▶ **To be done**: Print the listing below verbatim, starting at the line containing "In the scene, which" and ending at the line containing "1.41 metres", with both of those lines included. Reproduce only that range.

▶ **Material provided**:

╭──

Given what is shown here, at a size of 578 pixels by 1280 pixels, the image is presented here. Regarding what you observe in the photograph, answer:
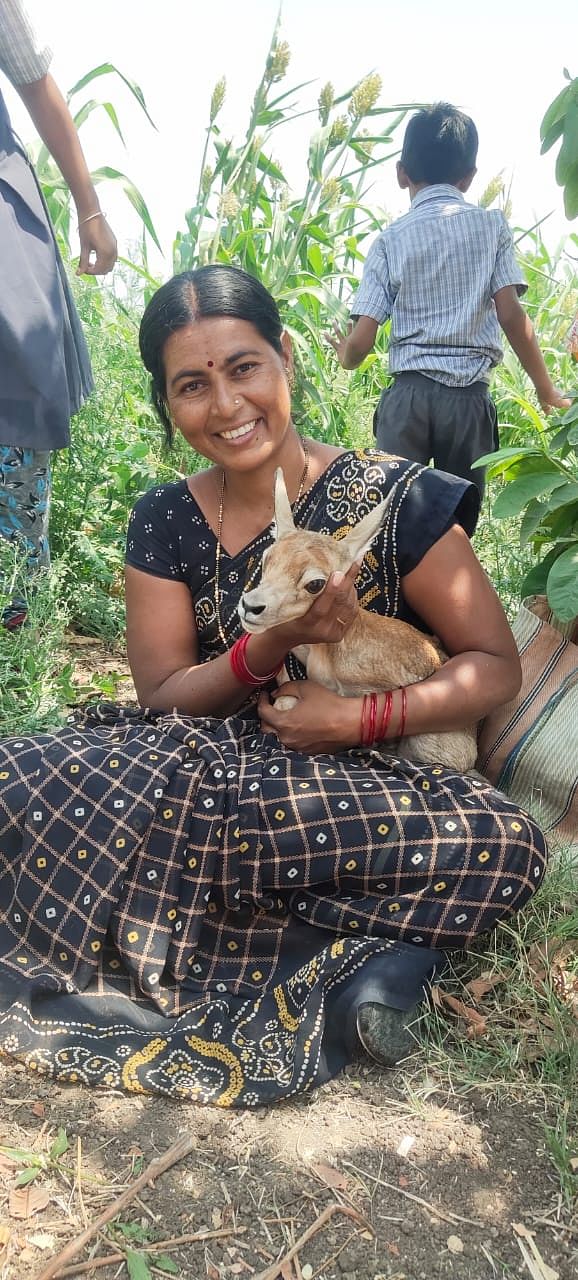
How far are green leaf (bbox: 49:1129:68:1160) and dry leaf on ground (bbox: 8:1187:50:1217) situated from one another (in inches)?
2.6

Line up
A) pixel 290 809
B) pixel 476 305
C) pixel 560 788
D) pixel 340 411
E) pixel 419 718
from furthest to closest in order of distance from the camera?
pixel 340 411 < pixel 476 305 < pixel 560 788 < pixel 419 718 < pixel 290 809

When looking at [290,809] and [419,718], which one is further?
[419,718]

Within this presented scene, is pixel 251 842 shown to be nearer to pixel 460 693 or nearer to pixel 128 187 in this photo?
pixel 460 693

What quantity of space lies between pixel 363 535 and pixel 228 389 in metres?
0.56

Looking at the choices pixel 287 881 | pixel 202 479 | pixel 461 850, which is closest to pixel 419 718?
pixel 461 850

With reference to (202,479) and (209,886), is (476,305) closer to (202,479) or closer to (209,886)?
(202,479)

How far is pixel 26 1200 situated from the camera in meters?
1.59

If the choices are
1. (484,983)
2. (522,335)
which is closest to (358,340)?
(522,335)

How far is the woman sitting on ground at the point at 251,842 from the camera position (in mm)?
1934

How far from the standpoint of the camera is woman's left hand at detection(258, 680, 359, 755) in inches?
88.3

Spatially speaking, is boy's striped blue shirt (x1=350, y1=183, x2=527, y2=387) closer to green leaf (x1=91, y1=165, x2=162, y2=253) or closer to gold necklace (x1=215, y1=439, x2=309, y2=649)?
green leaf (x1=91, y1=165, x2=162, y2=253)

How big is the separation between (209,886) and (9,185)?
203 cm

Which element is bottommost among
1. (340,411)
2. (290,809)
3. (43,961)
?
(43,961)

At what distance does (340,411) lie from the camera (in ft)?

╰──
╭──

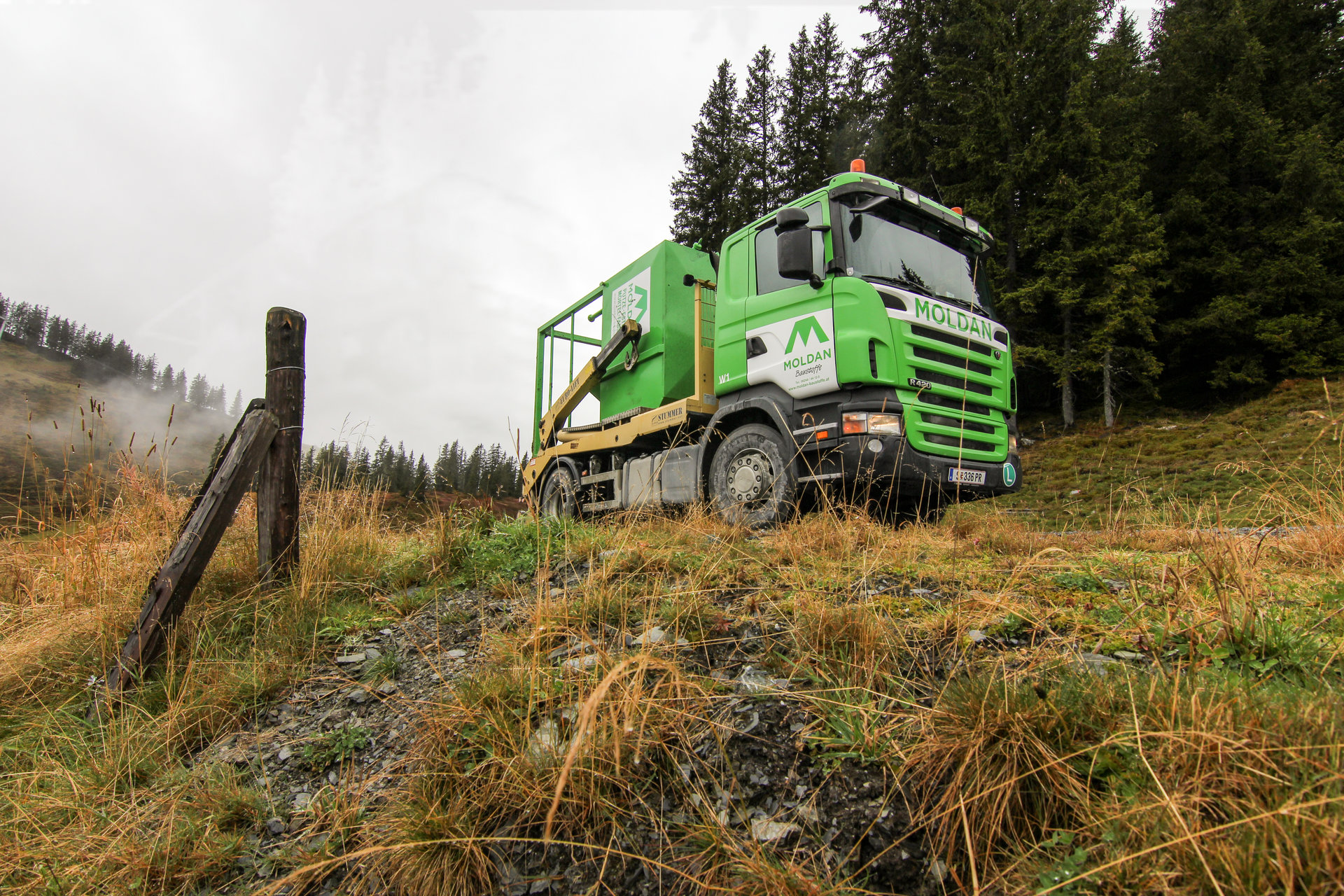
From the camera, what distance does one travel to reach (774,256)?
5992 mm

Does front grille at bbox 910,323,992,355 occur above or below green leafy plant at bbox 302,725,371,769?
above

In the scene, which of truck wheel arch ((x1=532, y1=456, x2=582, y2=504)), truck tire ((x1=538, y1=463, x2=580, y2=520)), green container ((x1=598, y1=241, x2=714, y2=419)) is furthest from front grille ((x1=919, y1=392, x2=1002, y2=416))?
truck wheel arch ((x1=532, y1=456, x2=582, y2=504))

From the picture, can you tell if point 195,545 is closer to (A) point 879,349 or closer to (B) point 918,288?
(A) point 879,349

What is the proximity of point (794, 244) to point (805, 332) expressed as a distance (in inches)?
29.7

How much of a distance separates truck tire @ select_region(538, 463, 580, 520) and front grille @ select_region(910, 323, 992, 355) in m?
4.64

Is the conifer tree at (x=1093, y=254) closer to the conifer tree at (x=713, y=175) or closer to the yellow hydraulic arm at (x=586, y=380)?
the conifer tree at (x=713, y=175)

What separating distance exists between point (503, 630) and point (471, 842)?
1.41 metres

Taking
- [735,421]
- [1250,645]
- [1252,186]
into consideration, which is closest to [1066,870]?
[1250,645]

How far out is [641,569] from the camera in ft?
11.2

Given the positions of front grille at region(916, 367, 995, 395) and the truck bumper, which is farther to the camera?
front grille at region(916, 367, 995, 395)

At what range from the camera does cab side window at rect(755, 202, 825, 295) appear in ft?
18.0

╰──

▶ **Exercise solution**:
In the scene, which of truck wheel arch ((x1=532, y1=456, x2=582, y2=504)), truck tire ((x1=538, y1=463, x2=580, y2=520)), green container ((x1=598, y1=241, x2=714, y2=419)) is furthest from front grille ((x1=919, y1=392, x2=1002, y2=416))?
truck wheel arch ((x1=532, y1=456, x2=582, y2=504))

From the picture, can you tell if point 195,545 is closer to (A) point 879,349 or closer to (B) point 918,288?
(A) point 879,349

What is the proximity of point (794, 244) to point (805, 332) expressed as a distance (in inches)?
29.7

How much of a distance separates truck tire @ select_region(538, 463, 580, 520) and front grille @ select_region(910, 323, 992, 355) in m?
4.64

Is the conifer tree at (x=1093, y=254) closer to the conifer tree at (x=713, y=175) or closer to the yellow hydraulic arm at (x=586, y=380)?
the conifer tree at (x=713, y=175)

What separating distance exists between point (503, 630) and point (471, 842)?
1.41 metres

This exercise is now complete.